I contaminanti emergenti si caratterizzano, infatti, per una elevata persistenza nell’ambiente – anche di oltre 20 anni, come avviene per l’acido clofibrico, il principale metabolita del clofibrato, farmaco usato per ridurre i livelli di colesterolo nel sangue – da cui consegue la possibilità, per gli organismi viventi, di una esposizione di lunga durata, difficile da controllare e risolvere, con effetti devastanti sulla biodiversità.
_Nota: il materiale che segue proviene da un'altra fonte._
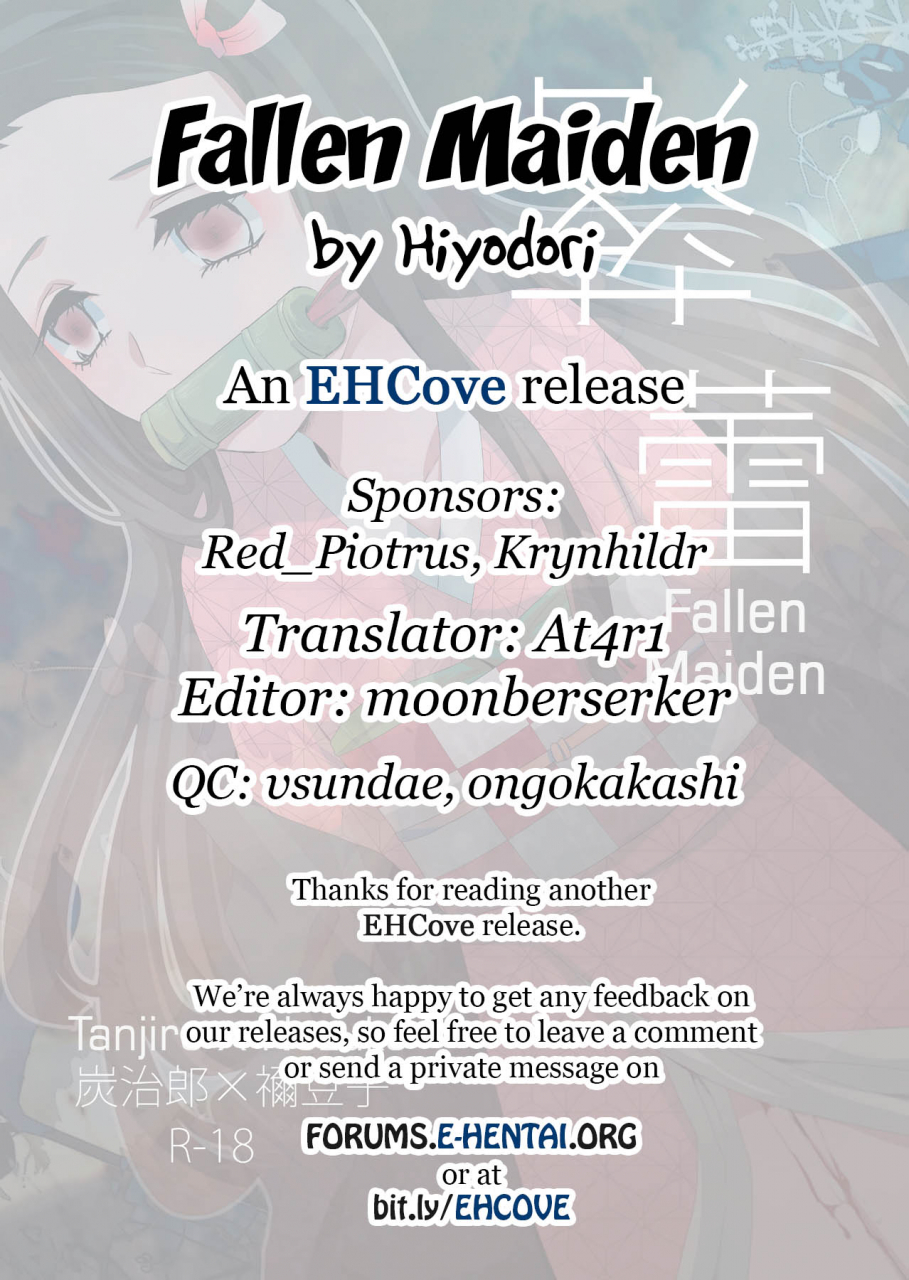 magiwari-mari-hiyodori-rakurai-fallen-maiden-kimetsu-no-yaiba-digital-english-ehcove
Residui di antibiotici, antimicotici, antido-lorifici, contraccettivi, antitumorali, antidepressivi, antiparassitari sono stati rilevati in microorganismi, piante, invertebrati e vertebrati, in diversi habitat e regioni del mondo, compreso l’Artico. «L’inquinamento causato da alcuni prodotti farmaceutici e da alcuni conservanti, additivi, coloranti è un problema emergente, con prove ben documentate sui rischi per l’ambiente e, in particolare, per la salute umana in relazione alla resistenza antimicrobica», concludono gli autori dello studio, Vitalia Murgia, Agostino Di Ciaula e Roberto Romizi. «L’esposizione a lungo termine potrebbe contribuire all’aumento di malattie croniche, squilibri ormonali e disturbi dello sviluppo», anche a basse concentrazioni, soprattutto nei soggetti più vulnerabili.
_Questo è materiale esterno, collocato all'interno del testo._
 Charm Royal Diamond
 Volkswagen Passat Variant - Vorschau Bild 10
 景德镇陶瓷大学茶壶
Nonostante tutto questo, la regolamentazione fatica a stare al passo con le evidenze scientifiche ed è per tale ragione che Isde ha chiesto alle istituzioni di attuare un monitoraggio più rigoroso delle acque e delle matrici ambientali, la promozione di tecnologie che portino alla progettazione di farmaci e additivi efficaci e meno impattanti sull’ambiente, la sensibilizzazione degli operatori sanitari e dei cittadini alla necessità di limitare il problema. «Abbiamo bisogno di un cambio di rotta nelle politiche produttive, ambientali e sanitarie che coinvolga l’intero ciclo di vita dei farmaci», conclude Di Ciaula, che di Medici per l’Ambiente presiede il Comitato Scientifico: «Dalla produzione alla prescrizione, fino al consumo e allo smaltimento. Poiché il consumo di farmaci è destinato a raddoppiare entro il 2030, ogni giorno che passa senza interventi concreti aumenta la quantità di queste sostanze disperse nell’ambiente, aggravando il problema della contaminazione degli ecosistemi».